Global landscape of RNA transcripts bound by SR proteins. (A) Dre4 gene (alternatively spliced exon is red) displaying density of CLIP tags (blue) and CLIP clusters (black) for four representative SR proteins across the transcript. (B) Number of genes that contain at least one SR protein CLIP cluster, grouped by gene expression level—ranging from “not detected” (below RNA-seq detection levels) to Q4, the highest level of expression. (C,D) Proportion of CLIP clusters that mapped to five different regions on SR-protein-bound transcripts (C) and common types of noncoding RNA for each SR protein (D); Universe, reference showing the proportion of genomic space for each feature. (E) Graphical representation of consensus-binding motifs derived for each SR protein. Height indicates the information content at each position of the binding motif in bits (log-odds in base 2).

FIGURE 7.

SR proteins bind in a position-specific manner to regulate splicing.
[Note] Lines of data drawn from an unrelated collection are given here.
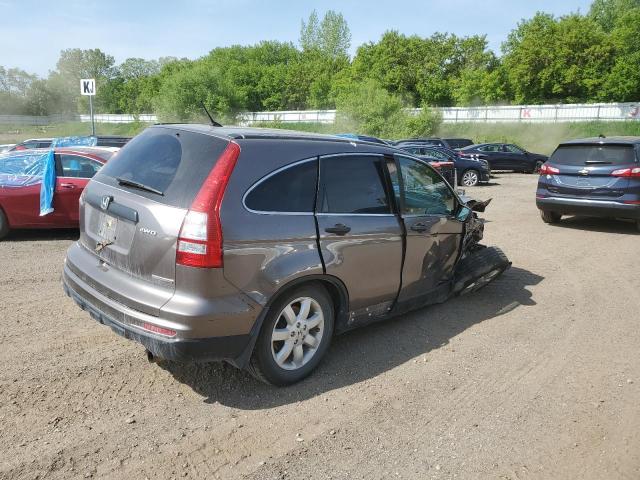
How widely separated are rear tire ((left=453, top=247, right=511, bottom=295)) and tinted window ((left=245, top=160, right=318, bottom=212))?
2.32 m

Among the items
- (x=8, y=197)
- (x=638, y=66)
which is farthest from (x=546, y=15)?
(x=8, y=197)

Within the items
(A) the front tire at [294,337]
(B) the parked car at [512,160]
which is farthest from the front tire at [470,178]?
(A) the front tire at [294,337]

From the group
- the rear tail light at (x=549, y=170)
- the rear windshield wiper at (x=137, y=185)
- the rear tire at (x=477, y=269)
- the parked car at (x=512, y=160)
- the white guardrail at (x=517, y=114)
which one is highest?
the white guardrail at (x=517, y=114)

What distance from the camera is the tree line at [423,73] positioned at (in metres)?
45.3

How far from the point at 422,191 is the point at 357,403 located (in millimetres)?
2144

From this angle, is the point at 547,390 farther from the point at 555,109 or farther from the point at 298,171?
the point at 555,109

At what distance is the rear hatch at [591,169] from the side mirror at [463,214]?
16.9 feet

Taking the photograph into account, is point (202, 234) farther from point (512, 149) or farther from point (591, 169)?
point (512, 149)

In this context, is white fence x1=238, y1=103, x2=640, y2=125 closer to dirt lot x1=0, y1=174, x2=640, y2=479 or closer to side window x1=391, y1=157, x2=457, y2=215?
dirt lot x1=0, y1=174, x2=640, y2=479

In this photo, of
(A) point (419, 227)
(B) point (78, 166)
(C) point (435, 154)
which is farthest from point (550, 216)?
(B) point (78, 166)

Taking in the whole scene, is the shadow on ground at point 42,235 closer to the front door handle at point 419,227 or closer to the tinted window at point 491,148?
A: the front door handle at point 419,227

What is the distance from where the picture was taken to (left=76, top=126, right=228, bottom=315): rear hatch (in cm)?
324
Mapping of SR protein CLIP-Tags near splice sites and alternatively spliced regions. (A) Relative density of CLIP-Tags 150 nt upstream of and downstream from the splicing acceptor (3′ splice site) and splicing donor (5′ splice site) for each SR protein iCLIP experiment on all bound transcripts. Wide gray bar, exon sequence; black line, intron sequence; colored line, individual SR protein binding. (B) RNA-splicing maps of four representative SR proteins on regulated cassette exon AS events. Bootstrapping analysis was used to test for robustness. Shaded regions correspond to the 95% confidence interval and solid lines are the estimated value of relative density of CLIP-Tags on cassette exons that have increased exclusion (red), increased inclusion (blue), or no change (dashed line) upon SR protein knockdown. The alternative exon is red and flanking constitutive regions are blue. n, total number of regulated AS events or unaffected AS events (middle).